The solutuion is built with Python 3.6.1 and Pandas 0.20.2
The Final Solution is FindDealsCoveredByRenRe.py.
The input files are in Input folder.
The output files are in Output folder.
The test output files are in Output/Test folder.
-
The final solution FindDealsCoveredByRenRe used chunk in Pandas to handle large files. Other solutions could be using the library dask or sql lite.
-
TheOtherSolutuion is my second thought after I finished the first one. After comparing the complexity, the solution FindDealsCoveredByRenRe is better than TheOtherSolutuion.
-
FindDealsCoveredByRenRe.py
is seperated by 4 parts so the functions can be reusable.

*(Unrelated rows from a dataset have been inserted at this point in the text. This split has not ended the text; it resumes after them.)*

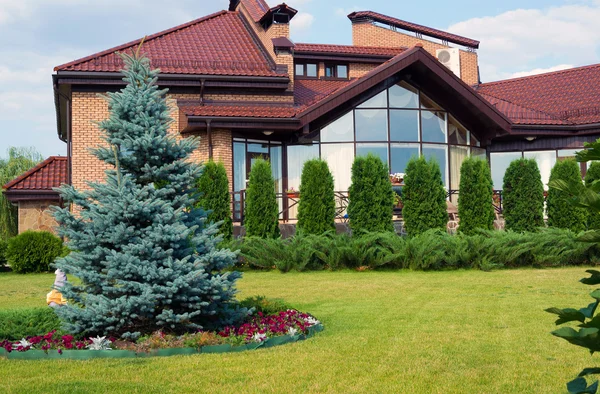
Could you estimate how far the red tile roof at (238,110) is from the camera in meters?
17.6

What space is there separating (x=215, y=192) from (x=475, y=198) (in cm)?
614

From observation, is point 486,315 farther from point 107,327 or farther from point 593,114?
point 593,114

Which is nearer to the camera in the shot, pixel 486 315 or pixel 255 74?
pixel 486 315

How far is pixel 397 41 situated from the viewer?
27.5 m

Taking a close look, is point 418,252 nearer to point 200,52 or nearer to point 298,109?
point 298,109

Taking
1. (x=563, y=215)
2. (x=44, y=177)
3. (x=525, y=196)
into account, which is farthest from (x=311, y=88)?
(x=44, y=177)

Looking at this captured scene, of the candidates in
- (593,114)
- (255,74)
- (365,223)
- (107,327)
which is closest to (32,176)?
(255,74)

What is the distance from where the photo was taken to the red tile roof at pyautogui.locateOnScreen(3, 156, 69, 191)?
2100 cm

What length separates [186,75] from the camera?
61.4 ft

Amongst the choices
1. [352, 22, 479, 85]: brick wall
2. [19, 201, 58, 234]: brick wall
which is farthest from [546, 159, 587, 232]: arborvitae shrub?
[19, 201, 58, 234]: brick wall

I work out this solutuion first. The Utilities.extract_contract_info returns includes and excludes lists. The lists are used to filter out the insurance covered by RenRe. Then the output file can be merged with the losses csv. -
TheOtherSolution.py
is one chunk, so the contract Json file is only read once. It reduced the reading time.

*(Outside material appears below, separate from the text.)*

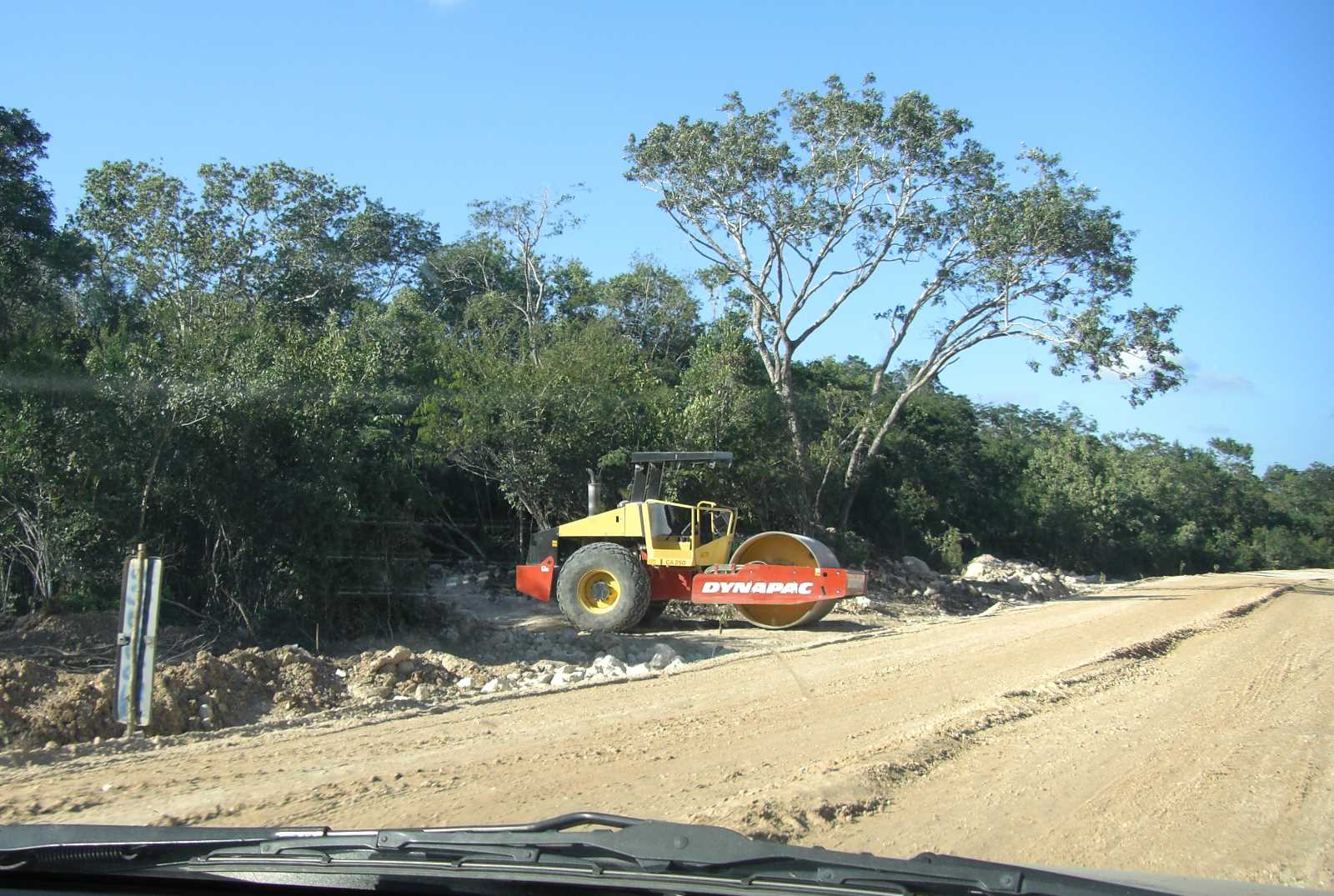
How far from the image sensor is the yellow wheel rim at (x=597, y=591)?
51.9 feet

After finished the first solution I was thinking if I could make the contract json file as a csv file. The final result could be produced by merging the 3 csv files. The complexity could be reduced comparing with the solution FindDealsCoveredByRenRe.py However, pandas can not do filtering csv files without same indexes. So for creating the same data format, more complexity produced during the process.